Генрих решил поговорить с Томасом, назначив ему встречу в Нортгемптоне. Приехав туда со своей большой свитой, король велел передать Томасу, чтобы тот не приезжал в город, потому что он мал и там негде разместиться двум большим группам сопровождающих лиц и слуг.
«А что твоя свита будет не меньше моей, — сердито думал король, — я не сомневаюсь. Ты всегда любишь щегольнуть, мой архиепископ».
Встретились они прямо в поле. Томас на своем коне подъехал к королю. Какое-то мгновение они молча смотрели друг на друга, взволнованные нахлынувшим на обоих воспоминанием былой дружбы.
— Сойдем с коней, — предложил король. — Походим, поговорим.
Спешившись, король взял Томаса за руку и сказал:
— Удивляешь ты меня, ты забыл все мои милости. Почему ты такой неблагодарный и противишься мне на каждом шагу?
— Милорд, я горячо благодарен за все ваши милости и милости Господа, через вас оказанные. Я никогда не пойду против вашей воли, если это воля Божья. Вы мой повелитель. Но Господь повелевает нами обоими, и обоим нам будет худо, если я нарушу волю Господа, чтобы выполнить вашу волю. Настанет день, и мы оба предстанем пред ним и судимы будем.
Король было хотел прервать его, сделав жест рукой, выказывая нетерпение, но Томас продолжал:
— Святой Петр завещал повиноваться прежде Господу, а потом — человеку. Я повинуюсь любому желанию моего короля всегда и во всем, когда это не противоречит моему служению Господу.
— Прошу тебя оставить свои проповеди. Не за тем я сюда пришел.

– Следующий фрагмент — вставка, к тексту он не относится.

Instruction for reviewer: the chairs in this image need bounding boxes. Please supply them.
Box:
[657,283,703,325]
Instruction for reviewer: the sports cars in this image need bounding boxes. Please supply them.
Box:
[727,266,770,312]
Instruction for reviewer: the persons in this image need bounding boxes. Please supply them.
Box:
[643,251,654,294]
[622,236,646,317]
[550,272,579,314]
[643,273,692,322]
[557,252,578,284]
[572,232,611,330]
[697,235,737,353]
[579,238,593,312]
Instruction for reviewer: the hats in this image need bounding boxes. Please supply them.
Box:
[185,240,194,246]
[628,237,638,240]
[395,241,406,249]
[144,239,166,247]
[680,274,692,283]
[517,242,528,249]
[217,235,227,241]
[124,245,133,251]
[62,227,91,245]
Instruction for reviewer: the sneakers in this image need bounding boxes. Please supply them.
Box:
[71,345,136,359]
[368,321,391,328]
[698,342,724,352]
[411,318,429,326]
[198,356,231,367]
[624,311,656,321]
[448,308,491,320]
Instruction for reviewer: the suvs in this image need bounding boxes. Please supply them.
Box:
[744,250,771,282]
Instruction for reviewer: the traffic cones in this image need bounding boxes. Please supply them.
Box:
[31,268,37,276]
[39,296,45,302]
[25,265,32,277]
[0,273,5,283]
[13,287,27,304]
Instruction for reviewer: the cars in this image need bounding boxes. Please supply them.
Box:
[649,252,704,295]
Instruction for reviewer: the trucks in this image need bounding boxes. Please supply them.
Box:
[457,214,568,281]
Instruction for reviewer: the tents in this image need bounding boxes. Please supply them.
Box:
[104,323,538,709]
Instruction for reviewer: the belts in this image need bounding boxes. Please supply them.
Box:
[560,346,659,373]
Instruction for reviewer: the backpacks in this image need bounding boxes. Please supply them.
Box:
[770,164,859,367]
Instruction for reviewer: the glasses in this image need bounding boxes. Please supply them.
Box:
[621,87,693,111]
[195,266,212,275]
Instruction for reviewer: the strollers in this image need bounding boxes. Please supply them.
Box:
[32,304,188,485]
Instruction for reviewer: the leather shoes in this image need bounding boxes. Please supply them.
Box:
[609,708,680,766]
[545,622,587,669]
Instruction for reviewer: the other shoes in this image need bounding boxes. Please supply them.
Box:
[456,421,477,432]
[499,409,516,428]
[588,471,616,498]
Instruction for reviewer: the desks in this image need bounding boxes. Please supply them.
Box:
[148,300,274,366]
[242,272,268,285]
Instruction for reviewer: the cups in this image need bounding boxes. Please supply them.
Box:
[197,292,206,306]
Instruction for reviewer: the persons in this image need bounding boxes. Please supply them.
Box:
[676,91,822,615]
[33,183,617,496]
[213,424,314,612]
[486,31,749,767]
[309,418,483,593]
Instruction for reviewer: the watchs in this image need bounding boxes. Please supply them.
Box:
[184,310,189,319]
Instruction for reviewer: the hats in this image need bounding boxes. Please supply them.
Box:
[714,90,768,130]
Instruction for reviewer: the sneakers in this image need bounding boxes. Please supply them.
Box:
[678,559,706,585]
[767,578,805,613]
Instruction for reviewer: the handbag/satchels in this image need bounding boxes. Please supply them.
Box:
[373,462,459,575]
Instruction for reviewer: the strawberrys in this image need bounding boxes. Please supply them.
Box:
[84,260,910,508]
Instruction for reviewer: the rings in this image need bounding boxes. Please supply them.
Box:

— То не проповедь, милорд, я только хотел объяснить, что думаю об этом.
— А что, полагаешь, я должен думать? Что король обязан выслушивать поучения всякого мужика?
— Вы говорите о моем низком происхождении. Это верно, я не королевских кровей. Не был королевских кровей и святой Петр, но Господь вручил ему ключи от рая и поставил во главе католической церкви.
— И это верно. Но он отдал жизнь за Господа.
— Я готов умереть за моего Господа, когда настанет час.
— Ты вознесся высоко и с этой высоты, где оказался благодаря моей милости, мнишь, что вправе спорить со мной. На мою дружескую снисходительность лучше не полагайся.
— Я полагаюсь на Господа, — спокойно ответил Томас, — неразумно человеку полагаться на людей.